古代魔術兵器アンティークなら大きさが変わろうとカノンの集中でどうにかなるだろう。集団魔術はその種類と規模が解らねば対処はできんが、発動の遅い集団魔術にもカノンを叩きこめれば潰せる」

「あと懸念しているのは、悪魔の召還か」

人間ヒューマンの悪魔崇拝者か?」

「あぁ、悪魔召喚の系統は人間ヒューマンにしか使えないとか、聞いたことはある。調べてみてもよく解らん。生け贄が必要ということだけは伝わっている。それでマルーン西区でいなくなった住人は大規模な悪魔召喚の魔術の贄にされたのかも知れない、と考えてみた」


 ネオールが眉を寄せて、


「いくらなんでもそれは無いだろう。上位悪魔の召喚なんて手を出したなら、その種族はアルムスオン全ての敵ってことだ。いくら人間ヒューマンもそこまでバカなことはしないんじゃ無いか?」

「悪魔崇拝者は人間ヒューマンの下層階級が多い。で、悪魔崇拝者が下位の悪魔を召喚して事件を起こしたら、人間ヒューマンの教会がその悪魔崇拝者を処分してた。下位悪魔絡みの事件は人間ヒューマンの内輪揉めってことで古代種エンシェントもお目こぼししてた。人間ヒューマンは種族の総意としては悪魔崇拝者では無い、というのが人間ヒューマンの言い分で主張」


 ラァちゃんは首を傾げて。


「はぐれた悪魔も見つければラァや他の古代種エンシェントが潰しおる。だが、悪魔を召喚しよる者は人間ヒューマンの極一部の崇拝者どもでは無いのかえ?」

「そういうことになっている。俺もそうだと考えていた。アルムスオンに住む種族がアルムスオンに危機を呼ぶことなどしないと。だけど、人間ヒューマンだからな。例えば悪魔召喚を研究する組織があるとして。そこで実験の失敗やらで悪魔が外に出たときには、教会に悪魔を処分してもらうとしたら? 悪魔を召喚したことを、でっち上げた悪魔崇拝者のせいにして、組織的に隠蔽していたら? 教会ぐるみで悪魔召喚の系統を密かに研究していたとしたら? 悪魔崇拝者とは実は人間ヒューマンの隠蔽工作なんじゃないか? ということが考えられるんだ」


 俺の話を聞いてたラァちゃんの目が、スッと細くなる。


「ほぉ、それは1度人間ヒューマンの教会を調べてみねばならんよなぁ」

「簡単に証拠が見つかるとも思えないけどな。調べるにしても、奴らが異種族の俺達を教会に入れることは無い。いずれ忍び込んで探すにしても、今のところ俺の推測というだけで確証は無い。とにかく、地上の戦場でも地下迷宮でも人間ヒューマンの意図が解らんのだから、守りを固めるしか無いだろう」

「解った。となるとネオールとドリンとシャララがマルーンに向かうということだな」

「いや、ネオールは俺を運んだら戻ってサーラントと動いてくれ。地上の戦場でネオールの高空からの偵察は有効だろうから。ノスフィールゼロはグレイエルフの町でトンネル工事に協力して欲しい。早いところ開通してもらわないとな」

「解りましタノ。こちらで削岩機が作れないか試してみまスノ」


 リュックからロープを取り出して、と


「ネオール、どう固定したら俺を運びやすくなる? ちょっと試してみてくれ」

「ほいよ。シャララとラァちゃんはリュックの中か? それとも俺かドリンの上着の中か?」


 人間ヒューマンとていつまでもバカでは無いだろう。逆に小狡いことにかけては小人ハーフリング以上。
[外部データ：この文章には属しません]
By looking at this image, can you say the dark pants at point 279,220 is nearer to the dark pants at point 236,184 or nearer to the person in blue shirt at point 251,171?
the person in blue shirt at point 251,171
 上位の悪魔なんぞを呼び出して、それをエルフもどきのせいにして、『このエルフが悪魔を呼んだ。人間ヒューマンは無関係だ』とか言い出すことも有り得る。

 もしかして拐った異種族に何事かの責任をなすりつけるつもりなのだろうか?

 なにを思い付いて何をしようとしているのか。エルフもどきを見ると、俺の予想とはまるで違うことを企んでいるのかも知れない。あんな策は俺には考えつかないから。

 

 遠く離れたところでは人間ヒューマンの軍隊のいるところから、細く煙があがっている。食事の用意でもしているのだろう。

 人間ヒューマンの特性として、個人ではまともな者であっても、集団になると残虐性や狂暴性が高まり狂気に走るというのがある。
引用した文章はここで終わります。